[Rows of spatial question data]
————————

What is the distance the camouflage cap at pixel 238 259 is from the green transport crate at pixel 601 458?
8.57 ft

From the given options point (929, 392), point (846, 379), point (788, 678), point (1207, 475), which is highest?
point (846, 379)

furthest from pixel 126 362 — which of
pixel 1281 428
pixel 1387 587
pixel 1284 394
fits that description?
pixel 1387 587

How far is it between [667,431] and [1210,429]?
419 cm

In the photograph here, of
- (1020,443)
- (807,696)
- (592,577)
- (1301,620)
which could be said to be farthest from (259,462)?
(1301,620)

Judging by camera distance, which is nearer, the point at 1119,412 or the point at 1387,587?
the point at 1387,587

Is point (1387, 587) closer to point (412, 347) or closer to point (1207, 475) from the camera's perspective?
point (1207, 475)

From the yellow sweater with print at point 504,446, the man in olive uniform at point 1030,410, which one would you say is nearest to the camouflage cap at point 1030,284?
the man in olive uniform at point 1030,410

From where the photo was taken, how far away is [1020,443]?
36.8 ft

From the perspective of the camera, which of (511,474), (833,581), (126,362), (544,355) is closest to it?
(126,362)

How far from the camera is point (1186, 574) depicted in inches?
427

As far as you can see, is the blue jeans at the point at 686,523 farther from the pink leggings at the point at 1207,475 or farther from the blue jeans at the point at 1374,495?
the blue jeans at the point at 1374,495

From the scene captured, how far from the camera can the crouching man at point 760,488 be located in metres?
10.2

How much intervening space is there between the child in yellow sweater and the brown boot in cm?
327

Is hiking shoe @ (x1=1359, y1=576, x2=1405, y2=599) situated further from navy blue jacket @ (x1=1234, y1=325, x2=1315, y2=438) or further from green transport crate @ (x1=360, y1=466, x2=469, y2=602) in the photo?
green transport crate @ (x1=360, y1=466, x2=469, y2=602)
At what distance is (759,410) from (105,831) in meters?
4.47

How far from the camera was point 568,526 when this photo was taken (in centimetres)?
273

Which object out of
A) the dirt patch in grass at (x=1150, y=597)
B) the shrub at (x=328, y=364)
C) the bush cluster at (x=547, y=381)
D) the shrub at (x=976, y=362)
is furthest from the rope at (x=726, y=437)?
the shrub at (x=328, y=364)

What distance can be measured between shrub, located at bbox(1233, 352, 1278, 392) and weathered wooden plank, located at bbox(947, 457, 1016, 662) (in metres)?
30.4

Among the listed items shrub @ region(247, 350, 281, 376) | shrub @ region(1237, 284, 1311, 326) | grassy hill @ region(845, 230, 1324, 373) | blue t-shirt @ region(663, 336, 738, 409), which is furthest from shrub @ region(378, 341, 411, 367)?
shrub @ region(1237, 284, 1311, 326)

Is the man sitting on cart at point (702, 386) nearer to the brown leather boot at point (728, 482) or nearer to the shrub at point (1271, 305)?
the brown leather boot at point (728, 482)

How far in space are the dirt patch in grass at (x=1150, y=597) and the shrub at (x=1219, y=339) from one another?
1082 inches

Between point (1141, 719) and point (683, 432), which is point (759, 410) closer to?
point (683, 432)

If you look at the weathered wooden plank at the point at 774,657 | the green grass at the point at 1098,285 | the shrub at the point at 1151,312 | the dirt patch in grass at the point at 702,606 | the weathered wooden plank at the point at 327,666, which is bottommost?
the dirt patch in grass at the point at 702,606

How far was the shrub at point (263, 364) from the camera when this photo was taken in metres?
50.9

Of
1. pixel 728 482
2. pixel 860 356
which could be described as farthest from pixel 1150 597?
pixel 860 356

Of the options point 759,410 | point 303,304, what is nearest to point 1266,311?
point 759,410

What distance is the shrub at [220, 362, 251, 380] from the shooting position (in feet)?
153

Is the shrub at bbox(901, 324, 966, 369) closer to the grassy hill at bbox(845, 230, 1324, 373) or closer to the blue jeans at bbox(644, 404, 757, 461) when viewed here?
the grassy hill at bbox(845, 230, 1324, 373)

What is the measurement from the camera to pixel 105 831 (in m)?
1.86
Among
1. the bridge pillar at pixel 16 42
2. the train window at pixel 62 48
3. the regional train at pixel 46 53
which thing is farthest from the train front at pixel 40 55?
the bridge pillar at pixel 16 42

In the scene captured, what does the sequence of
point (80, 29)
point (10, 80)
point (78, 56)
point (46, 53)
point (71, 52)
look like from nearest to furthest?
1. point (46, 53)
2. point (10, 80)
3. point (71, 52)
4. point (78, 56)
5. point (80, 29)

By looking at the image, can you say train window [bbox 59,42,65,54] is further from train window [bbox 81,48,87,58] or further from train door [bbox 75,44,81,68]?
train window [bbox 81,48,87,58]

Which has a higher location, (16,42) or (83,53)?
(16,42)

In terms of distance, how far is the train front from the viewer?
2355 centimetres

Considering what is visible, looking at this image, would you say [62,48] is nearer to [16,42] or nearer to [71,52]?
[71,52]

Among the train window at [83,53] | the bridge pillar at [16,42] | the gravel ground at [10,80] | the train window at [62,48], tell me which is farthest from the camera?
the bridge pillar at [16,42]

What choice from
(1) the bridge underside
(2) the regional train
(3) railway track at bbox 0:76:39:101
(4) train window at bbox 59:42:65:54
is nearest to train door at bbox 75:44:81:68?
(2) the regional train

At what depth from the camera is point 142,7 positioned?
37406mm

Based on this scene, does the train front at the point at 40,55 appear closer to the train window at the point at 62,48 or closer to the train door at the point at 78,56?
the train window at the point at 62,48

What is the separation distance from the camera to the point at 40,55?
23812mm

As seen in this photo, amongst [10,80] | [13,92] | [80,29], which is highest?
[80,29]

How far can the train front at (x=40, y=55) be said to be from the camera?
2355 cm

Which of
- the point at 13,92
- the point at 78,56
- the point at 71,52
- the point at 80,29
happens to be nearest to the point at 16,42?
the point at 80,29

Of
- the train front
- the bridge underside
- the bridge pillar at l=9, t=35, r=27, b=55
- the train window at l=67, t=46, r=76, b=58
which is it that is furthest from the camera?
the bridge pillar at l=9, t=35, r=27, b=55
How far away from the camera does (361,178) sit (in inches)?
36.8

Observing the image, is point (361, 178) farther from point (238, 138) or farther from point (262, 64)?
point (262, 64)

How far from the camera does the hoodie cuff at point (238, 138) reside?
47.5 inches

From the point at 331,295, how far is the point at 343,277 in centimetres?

————————

Write out the entries above once more, without altering anything.

What is the distance the camouflage cap at pixel 238 259 is from the green transport crate at pixel 601 458?
8.57 ft

From the given options point (929, 392), point (846, 379), point (788, 678), point (1207, 475), which is highest?
point (846, 379)

furthest from pixel 126 362 — which of
pixel 1281 428
pixel 1387 587
pixel 1284 394
fits that description?
pixel 1387 587

How far is it between [667,431] and [1210,429]?
419 cm

In the photograph here, of
- (1020,443)
- (807,696)
- (592,577)
- (1301,620)
which could be said to be farthest from (259,462)?
(1301,620)

Judging by camera distance, which is nearer, the point at 1119,412 or the point at 1387,587?
the point at 1387,587

Is point (1387, 587) closer to point (412, 347) or closer to point (1207, 475) from the camera's perspective?
point (1207, 475)

From the yellow sweater with print at point 504,446, the man in olive uniform at point 1030,410, which one would you say is nearest to the camouflage cap at point 1030,284?
the man in olive uniform at point 1030,410

From where the photo was taken, how far away is [1020,443]?
36.8 ft

From the perspective of the camera, which of (511,474), (833,581), (126,362), (544,355) is closest to it?
(126,362)

How far from the camera is point (1186, 574) depicted in inches?
427

As far as you can see, is the blue jeans at the point at 686,523 farther from the pink leggings at the point at 1207,475 or farther from the blue jeans at the point at 1374,495?
the blue jeans at the point at 1374,495

From the scene captured, how far from the camera can the crouching man at point 760,488 be located in metres?
10.2

How much intervening space is there between the child in yellow sweater and the brown boot in cm?
327

Is hiking shoe @ (x1=1359, y1=576, x2=1405, y2=599) situated further from navy blue jacket @ (x1=1234, y1=325, x2=1315, y2=438) or further from green transport crate @ (x1=360, y1=466, x2=469, y2=602) in the photo?
green transport crate @ (x1=360, y1=466, x2=469, y2=602)
At what distance is (759,410) from (105,831) in meters?
4.47

How far from the camera was point 568,526 when this photo was taken (in centimetres)?
273

Which object out of
A) the dirt patch in grass at (x=1150, y=597)
B) the shrub at (x=328, y=364)
C) the bush cluster at (x=547, y=381)
D) the shrub at (x=976, y=362)
is furthest from the rope at (x=726, y=437)?
the shrub at (x=328, y=364)

What distance can be measured between shrub, located at bbox(1233, 352, 1278, 392) and weathered wooden plank, located at bbox(947, 457, 1016, 662) (in metres)?
30.4

Among the listed items shrub @ region(247, 350, 281, 376) | shrub @ region(1237, 284, 1311, 326) | grassy hill @ region(845, 230, 1324, 373) | blue t-shirt @ region(663, 336, 738, 409), which is furthest from shrub @ region(378, 341, 411, 367)?
shrub @ region(1237, 284, 1311, 326)

Is the man sitting on cart at point (702, 386) nearer to the brown leather boot at point (728, 482) or nearer to the shrub at point (1271, 305)?
the brown leather boot at point (728, 482)

How far in space are the dirt patch in grass at (x=1150, y=597) and the shrub at (x=1219, y=339) from one another?
1082 inches

Between point (1141, 719) and point (683, 432), which is point (759, 410) closer to?
point (683, 432)

If you look at the weathered wooden plank at the point at 774,657 | the green grass at the point at 1098,285 | the shrub at the point at 1151,312 | the dirt patch in grass at the point at 702,606 | the weathered wooden plank at the point at 327,666, which is bottommost?
the dirt patch in grass at the point at 702,606

How far was the shrub at point (263, 364) from the camera when this photo was taken in metres?
50.9

Of
1. pixel 728 482
2. pixel 860 356
which could be described as farthest from pixel 1150 597?
pixel 860 356

Of the options point 759,410 | point 303,304, what is nearest to point 1266,311?
point 759,410

What distance is the shrub at [220, 362, 251, 380] from the shooting position (in feet)?
153

Is the shrub at bbox(901, 324, 966, 369) closer to the grassy hill at bbox(845, 230, 1324, 373) or closer to the blue jeans at bbox(644, 404, 757, 461) when viewed here?
the grassy hill at bbox(845, 230, 1324, 373)

What is the measurement from the camera to pixel 105 831 (in m)?
1.86
Among
1. the bridge pillar at pixel 16 42
2. the train window at pixel 62 48
3. the regional train at pixel 46 53
which thing is farthest from the train front at pixel 40 55?
the bridge pillar at pixel 16 42

In the scene captured, what does the sequence of
point (80, 29)
point (10, 80)
point (78, 56)
point (46, 53)
point (71, 52)
look like from nearest to furthest?
1. point (46, 53)
2. point (10, 80)
3. point (71, 52)
4. point (78, 56)
5. point (80, 29)

By looking at the image, can you say train window [bbox 59,42,65,54] is further from train window [bbox 81,48,87,58] or further from train door [bbox 75,44,81,68]?
train window [bbox 81,48,87,58]

Which has a higher location, (16,42) or (83,53)?
(16,42)

In terms of distance, how far is the train front from the viewer?
2355 centimetres

Considering what is visible, looking at this image, would you say [62,48] is nearer to [16,42] or nearer to [71,52]?
[71,52]

Among the train window at [83,53] | the bridge pillar at [16,42] | the gravel ground at [10,80] | the train window at [62,48], tell me which is farthest from the camera?
the bridge pillar at [16,42]

What choice from
(1) the bridge underside
(2) the regional train
(3) railway track at bbox 0:76:39:101
(4) train window at bbox 59:42:65:54
is nearest to train door at bbox 75:44:81:68?
(2) the regional train

At what depth from the camera is point 142,7 positioned?
37406mm

Based on this scene, does the train front at the point at 40,55 appear closer to the train window at the point at 62,48 or closer to the train door at the point at 78,56?
the train window at the point at 62,48

What is the separation distance from the camera to the point at 40,55?
23812mm

As seen in this photo, amongst [10,80] | [13,92] | [80,29], which is highest?
[80,29]

How far can the train front at (x=40, y=55) be said to be from the camera?
2355 cm

Which of
- the point at 13,92
- the point at 78,56
- the point at 71,52
- the point at 80,29
happens to be nearest to the point at 16,42?
the point at 80,29

Of
- the train front
- the bridge underside
- the bridge pillar at l=9, t=35, r=27, b=55
- the train window at l=67, t=46, r=76, b=58
which is it that is furthest from the camera?
the bridge pillar at l=9, t=35, r=27, b=55
How far away from the camera does (361,178) sit (in inches)?
36.8

Observing the image, is point (361, 178) farther from point (238, 138) or farther from point (262, 64)?
point (262, 64)

How far from the camera does the hoodie cuff at point (238, 138) reside?
47.5 inches

From the point at 331,295, how far is the point at 343,277 in centimetres?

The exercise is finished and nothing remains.